Your copy should hold only the lines from the one with "graph amount of coworking spaces" to the one with "Duality The term", both included, each exactly as it stands below, with no pictures.

**** Records supplied

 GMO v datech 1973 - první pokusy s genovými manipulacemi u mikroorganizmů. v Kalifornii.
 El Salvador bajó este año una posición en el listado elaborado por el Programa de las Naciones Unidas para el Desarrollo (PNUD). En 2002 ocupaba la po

********
**** Records supplied

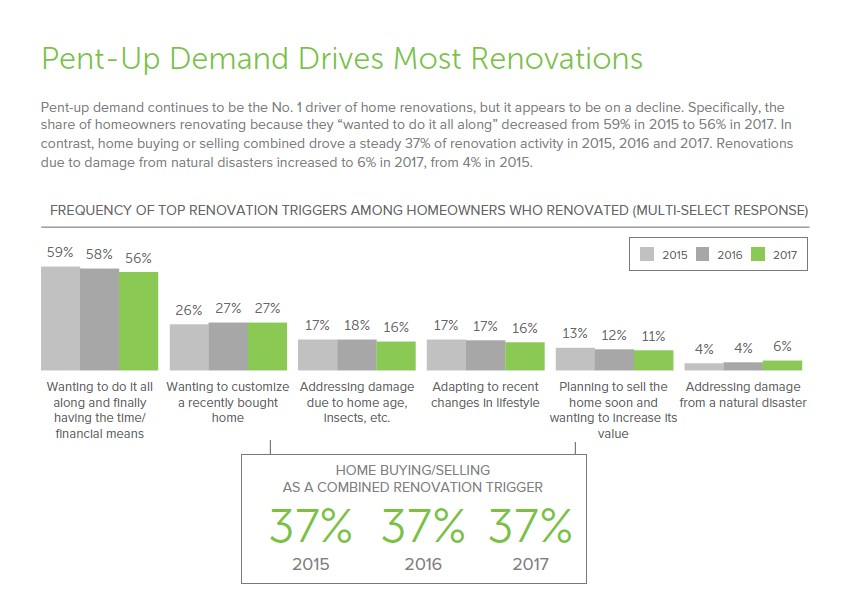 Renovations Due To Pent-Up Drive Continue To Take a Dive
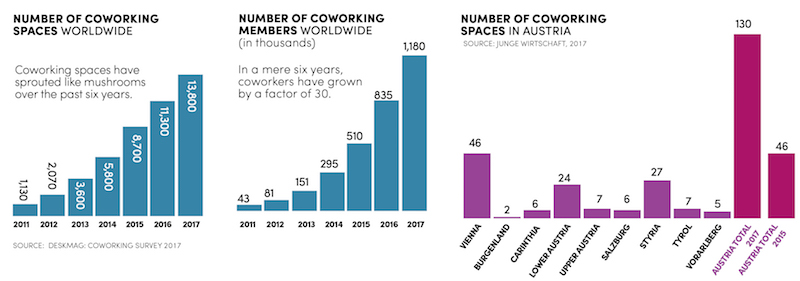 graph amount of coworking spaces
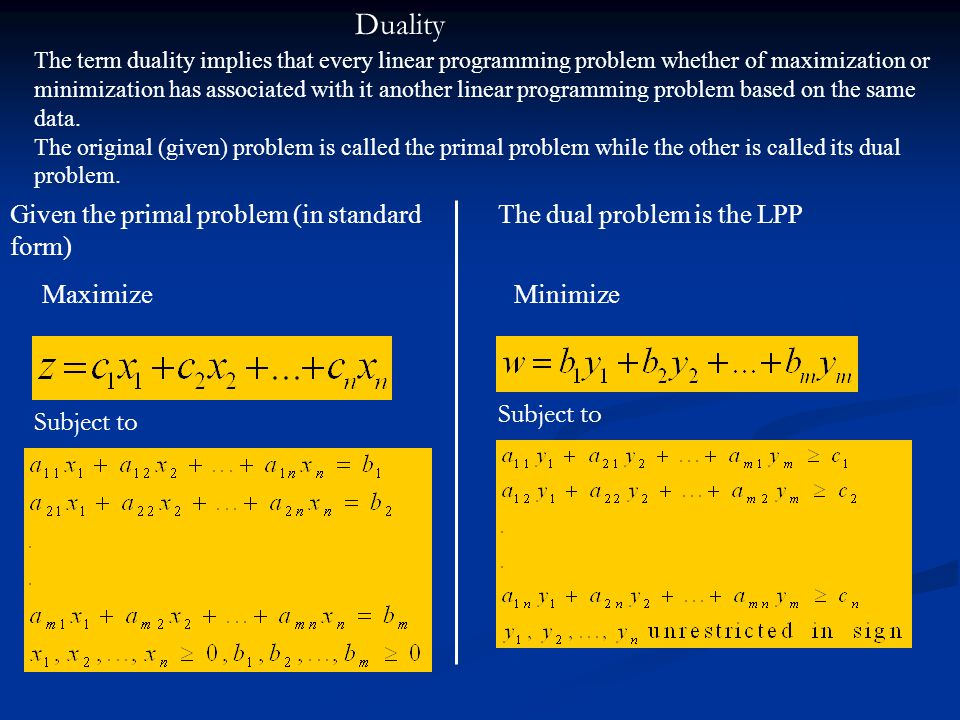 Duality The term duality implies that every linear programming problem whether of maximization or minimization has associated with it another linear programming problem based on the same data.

********
**** Records supplied

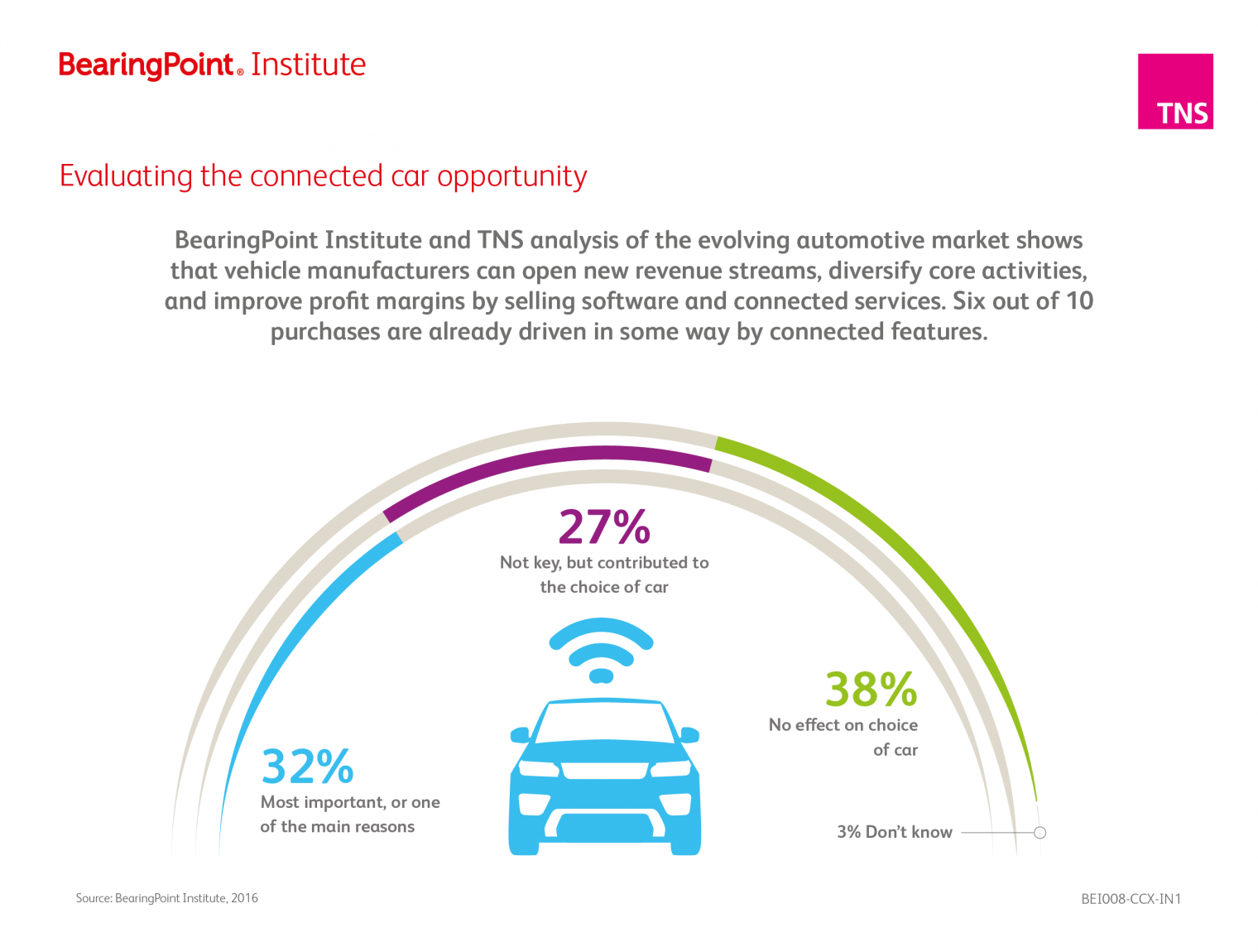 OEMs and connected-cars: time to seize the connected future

********

** Solution **
 graph amount of coworking spaces
 Duality The term duality implies that every linear programming problem whether of maximization or minimization has associated with it another linear programming problem based on the same data.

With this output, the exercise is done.